Not bad Tex, not too bad, but I once shot a bird, his spurs were so long they had moss a-growin on the north side, I wouldn't call him a "branch hanger" more like a "limb hanger". I hung him on a 6" drain pipe in the basement by his spurs letting him age. Another bird I shot had spurs so long they curled up on themselves formin about a 3 inch circle...my wife still uses one as a key ring. But alas...it is all about the beard. My sister-in-law, a great quilt maker in her own right, once dismantled an exceptionally large beard from a nice Tom I took up in Northern Idaho and fashioned a very attractive throw rug that was used for years at the entrance to my back door, the woman had talent. I could go on and on, but Tex, don't get too carried way with spurs, that's something best left to those want-a-be Southern boys. :roll:


----------



## TEX-O-BOB (Sep 12, 2007)

I'm hearin ya BP.

But, along with short spurs, I'm done with "single" bearded birds too. From now on if he's not got a 12-14 inch main broom swingin in the wind along with at least two more beards I'm lettin him walk. 8) Jeez, I might have to hunt a whole week to get a bird like that killed! :shock:


----------



## BPturkeys (Sep 13, 2007)

Well Tex, I'll tell ya, for three straight years I chased just such a phantom double bearded bird down in the Oklahoma panhandle region. The locals had been complaining of small dogs and cats coming up missing and they new this bird had to be taken down. Now I am not one to get down and start scratchin in the dirt with my toe just to make a point, but seriously, nobody in this part of the country had ever seen a bird like this before, and frankly, neither had I. It was reported that both his beards measured well into the teens in length and so bushy and thick he would push small stones right out of his way as he walked. Talk about your boss Tom, man this boy would kick your a**. I finally cought up with him swimming across a creek one morning, just his big red head bobbin along in between those two huge bushy beards, paddlin like a puppy. When I reach down and picked him up, the creek level dropped about 4 inches due to how much water those beards had sponged up during his swim. Yes sir, he was quite a bird, quite a bird indeed. :|


----------



## SleepyG (Dec 23, 2008)

Funny stuff :lol:


----------



## scottl67 (Nov 29, 2007)

I like the creative stories on this thread - very entertaining!
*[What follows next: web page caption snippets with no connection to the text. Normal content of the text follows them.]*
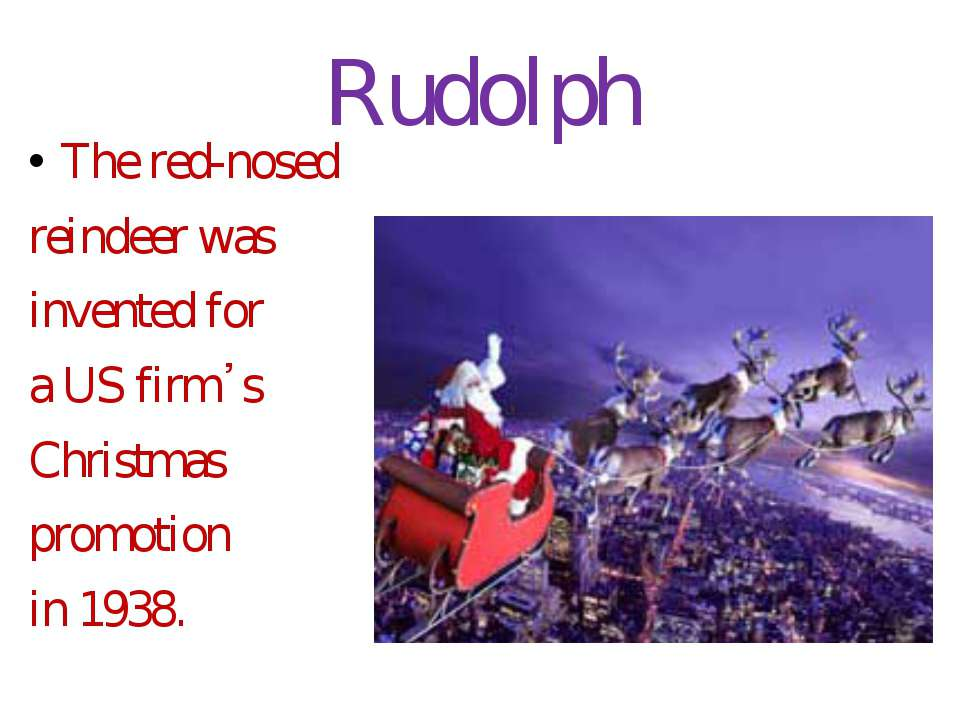 Rudolph The red-nosed reindeer was invented for a US firm᾿s Christmas promoti...
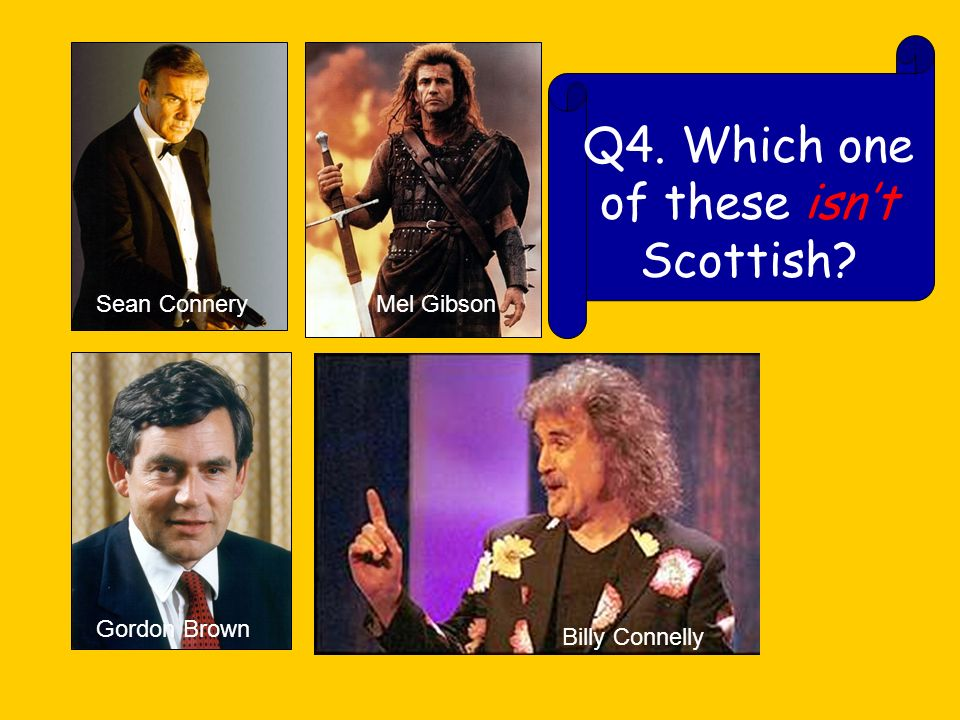 Q4. Which one of these isnt Scottish Sean Connery Mel Gibson Gordon Brown Billy Connelly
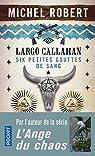 Largo Callahan : Six petites gouttes de sang, partie 1 par Robert (III)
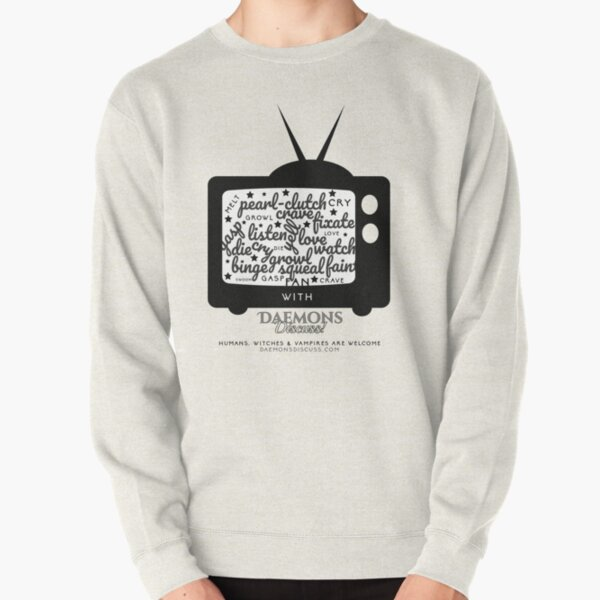 'Creature Binge Watch' for those who aren't fans of black clothing ... (why?!) Pullover Sweatshirt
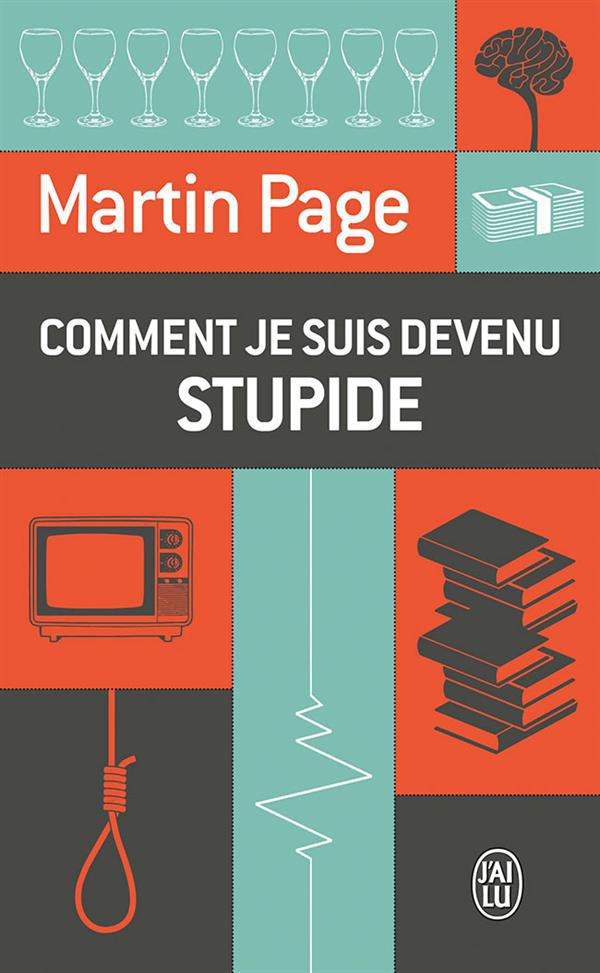 COMMENT JE SUIS DEVENU STUPIDE - LITTERATURE FRANCAISE - T6322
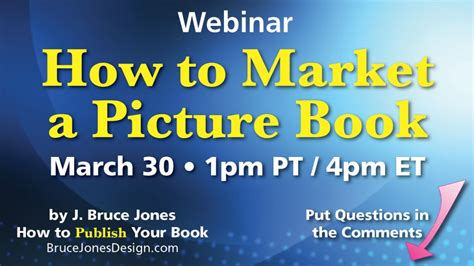 how to publish a picture book how to market a picture book free webinar march 30 4 00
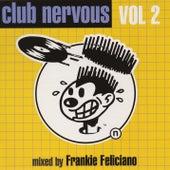 Club Nervous Volume 2 by Frankie Feliciano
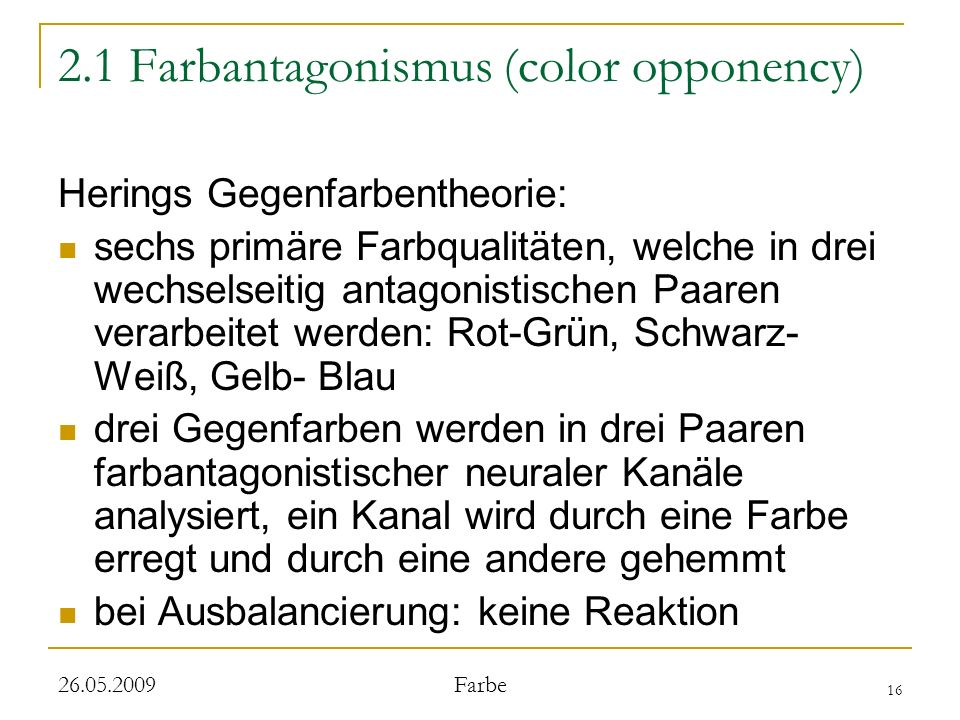 2.1 Farbantagonismus (color opponency)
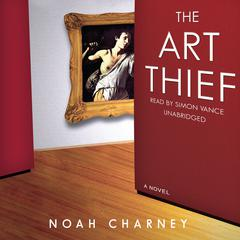 The Art Thief by Noah Charney audiobook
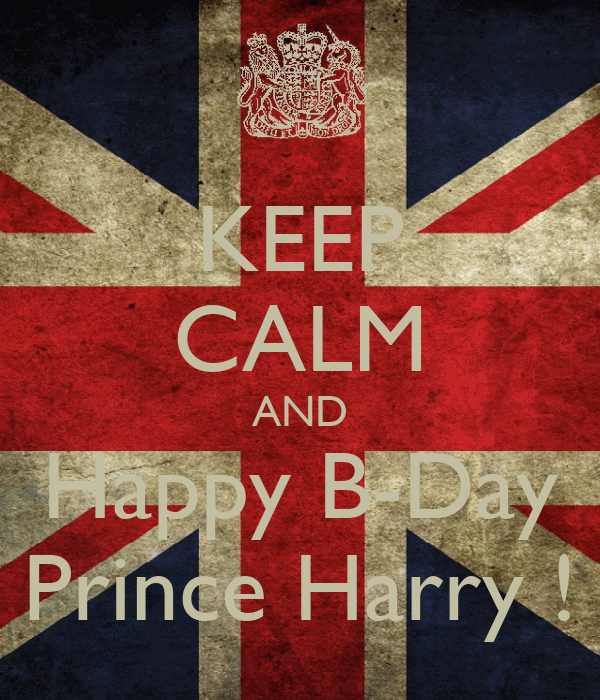 KEEP CALM AND Happy B-Day Prince Harry !
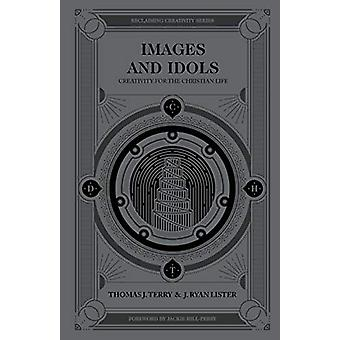 Images And Idols by Thomas Terry - 9780802418487 Book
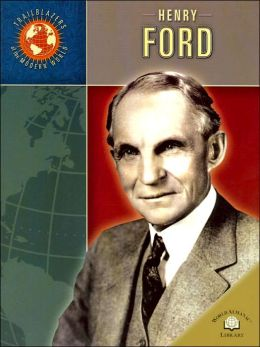 Henry Ford (Trailblazers of the Modern World Series)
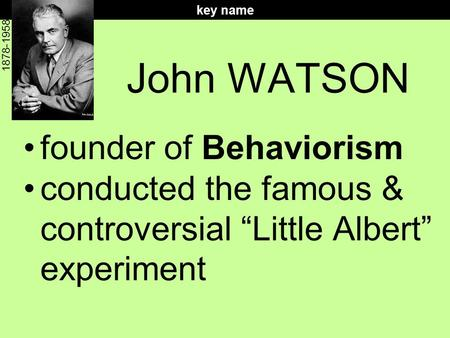 "John WATSON founder of Behaviorism conducted the famous & controversial ""Little Albert"" experiment key name 1878-1958."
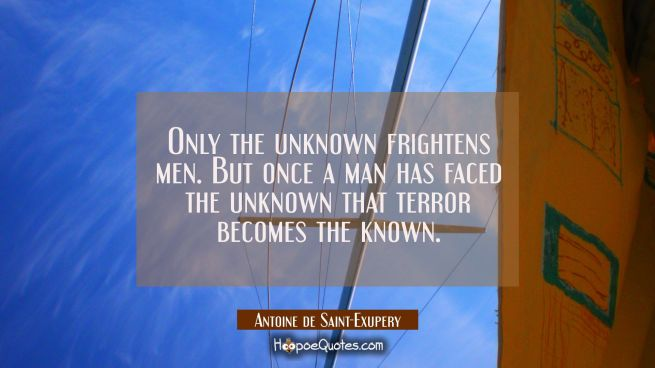 Only the unknown frightens men. But once a man has faced the unknown that terror becomes the known.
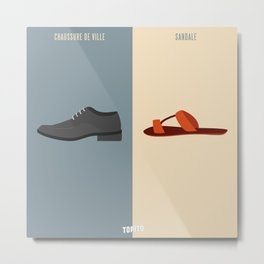 Chaussure de ville VS Tong (Paris VS Marseille) Metal Print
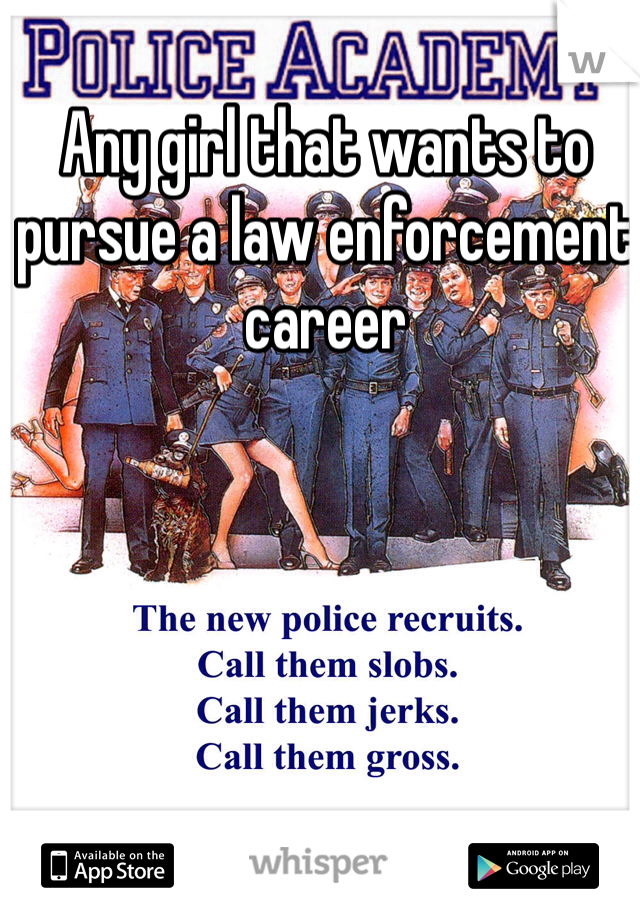 Any girl that wants to pursue a law enforcement career
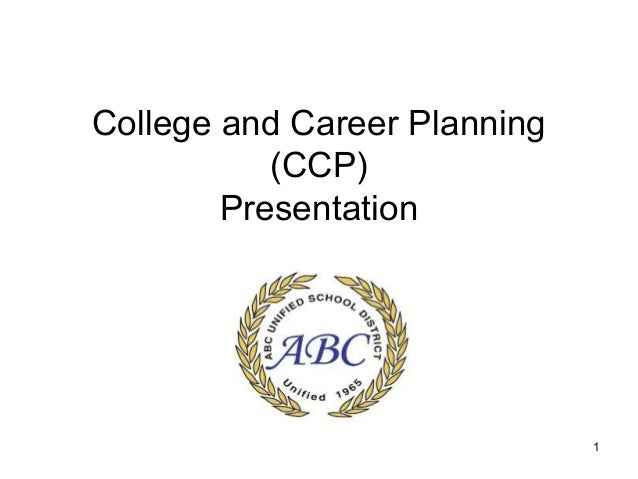 1 College and Career Planning (CCP) Presentation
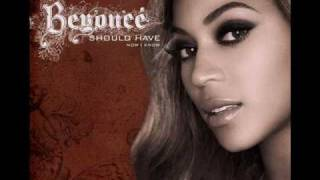 Beyoncé - Should Have (Now I Know)
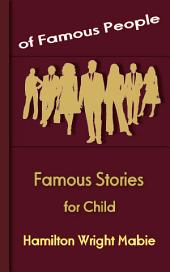 Famous Stories for Child: Famous People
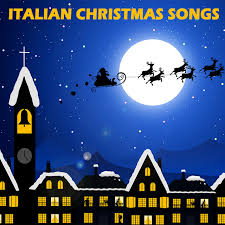 italian christmas songs traditional christmas carols and songs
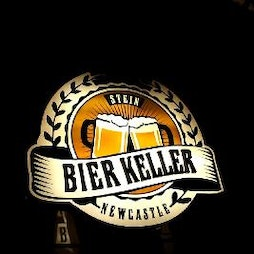 Bringing back the bier  Tickets | Bier Keller Newcastle Upon Tyne  | Thu 20th May 2021 Lineup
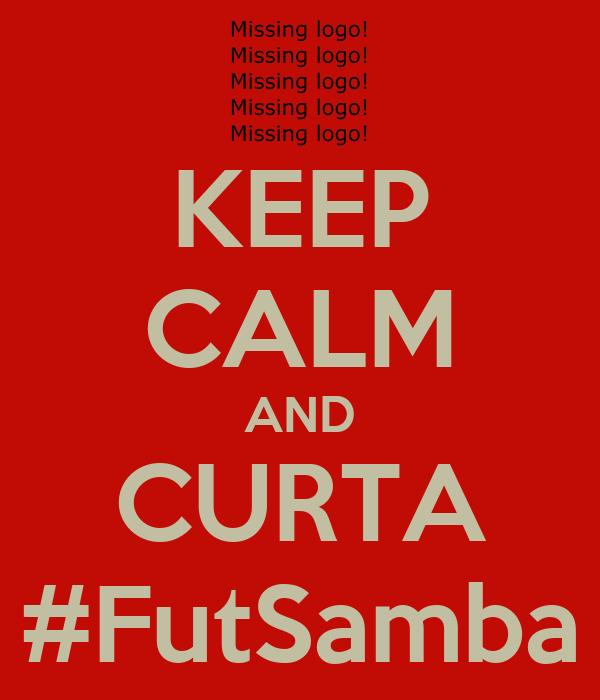 KEEP CALM AND CURTA #FutSamba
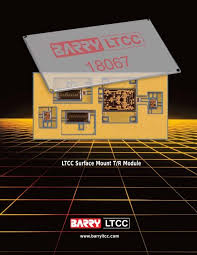 Ltcc Surface Mount T R Module Barry Ltcc Multilayer Circuits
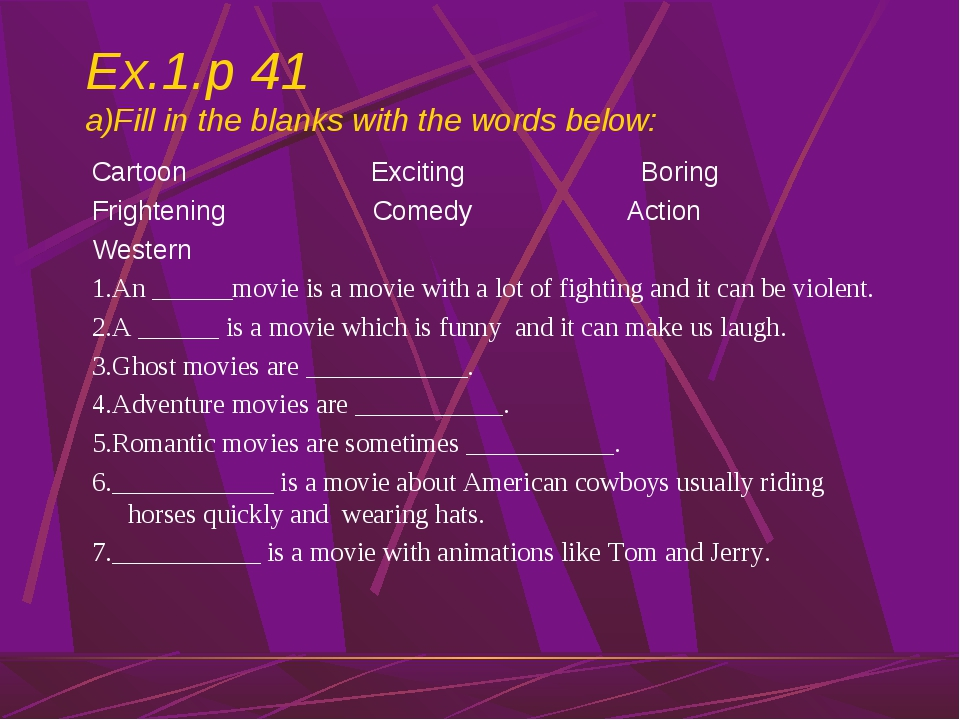 Ex.1.p 41 a)Fill in the blanks with the words below: Cartoon Exciting Boring...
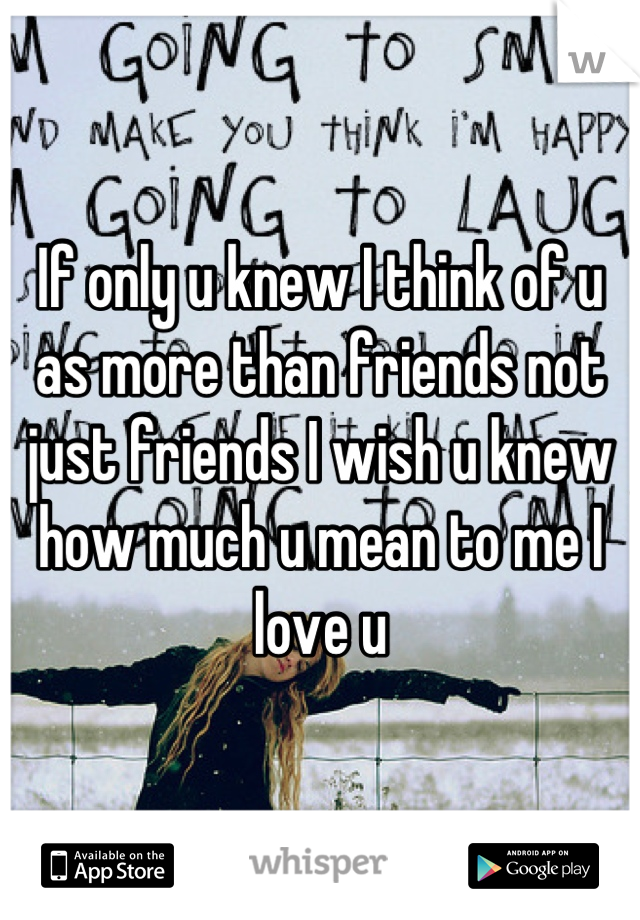If only u knew I think of u as more than friends not just friends I wish u knew how much u mean to me I love u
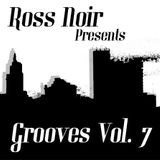 Ross Noir Presents Grooves Vol. 7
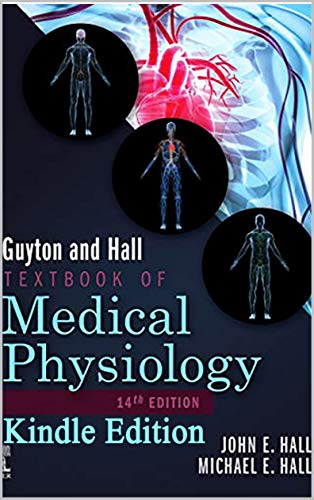 Guyton and Hall Textbook of Medical Physiology (Guyton Physiology) 14th Edition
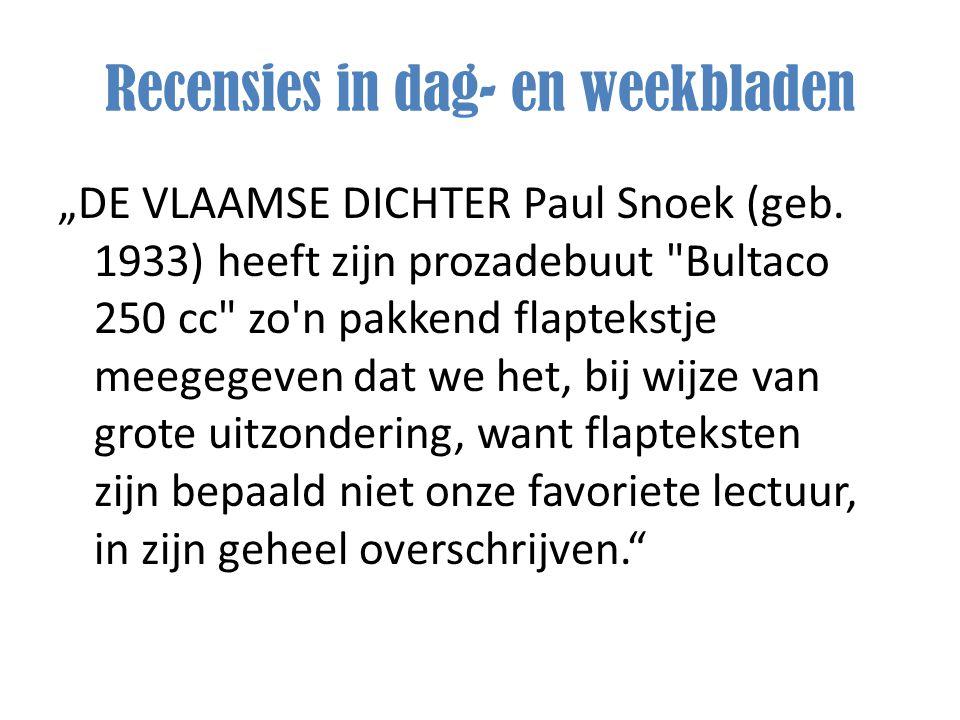 """Recensies in dag- en weekbladen """"DE VLAAMSE DICHTER Paul Snoek (geb. 1933) heeft zijn prozadebuut"""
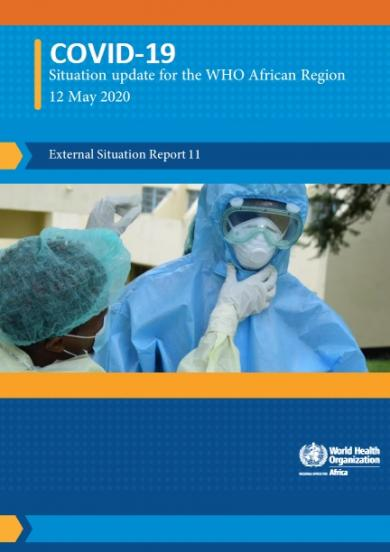 Situation reports on COVID-19 outbreak - Sitrep 11, 13 May 2020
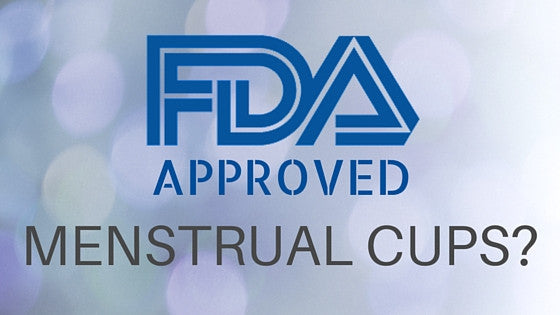 """FDA Approved"" Menstrual Cups - What Does It Really Mean?"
I've seen plenty of turkeys when I've been out and about in the woods, but this is the first year I will actually hunt them. My two sons and I have drawn the third season southern region. I have had people tell me it will be a tough hunt, but for me it is more about the experience. Would I like to get a big bird? - absolutely! But if I don't, it will be good enough to spend time in the hills with my boys. This is the first year we have put in, so we don't have any points to lose, and the cost of the permits are cheap enough, that we can enjoy the experience with very little to lose. I'm looking forward to it.


----------



## ram2h2o (Sep 11, 2007)

Yep BP, you are right, real turkey hunting is a one man game. I get a kick out of the newbies going Turkey hunting with their kids and some of their friends. Walking thru the woods like they were Deer hunting or setting up on a field and ambush hunt. To me, the challenge of Turkey hunting is the calling/and when not to call, skill it takes to call in a shy old Gobbler.


----------



## WasatchOutdoors (Sep 26, 2007)

Personally I think you guys are all missing the boat. The thing that you're missing out on with this new regionwide hunt is how having us all out there on opening day will keep the birds moving. You know just like the waterfowl opener. I'm planning on just pass shooting the birds as they fly over my position 20 feet from the rest lake boundary :lol: 

And as far as this whole beard length debate, I personally won't shoot a bird that doesn't have a beard long enough to be able to reach from the ground while he's still on the roost. That way you can walk up to him at 4 am, pull him down and inspect him for good spurs. personally I'm holding out for at least 5 inch spurs.


----------



## BPturkeys (Sep 13, 2007)

OK, I'll go along with the 5 inch spurs, I've settled for a bird or two like that myself, but no turkeys going to roost in such a low tree that his beard will reach the ground. Not going to happen. I seen plenty of birds with beards that long but when forced to bed down in a short tree they invariably wrap the beard around their neck like a scarf with the end neatly tucked under one wing. One wise old tom I hunted one time took to using his extensive beard like a comb over. He'd meticulously wrap the long strands around and around over the top of his big red head leaving a short pony tale hangin down the back, actually looked pretty cool, sort of like a Davy Crockett coonskin cap. But he finally met his demise one morning while beating a hasty retreat. Raising his head to quickly, the cap slipped down over his eyes temporarily blinding him and he flew right into the midst of line of dike shooting turkey hunters...kind of a shame...he was one of the more colorful Toms I known.


----------



## WasatchOutdoors (Sep 26, 2007)

that's some funny sh*T right there...


----------



## ktowncamo (Aug 27, 2008)

Either it's late or that is some classic comedy. Either way, thanks for the laugh. Especially the ground length beard from the roost - the visual has me laughing...:lol:


----------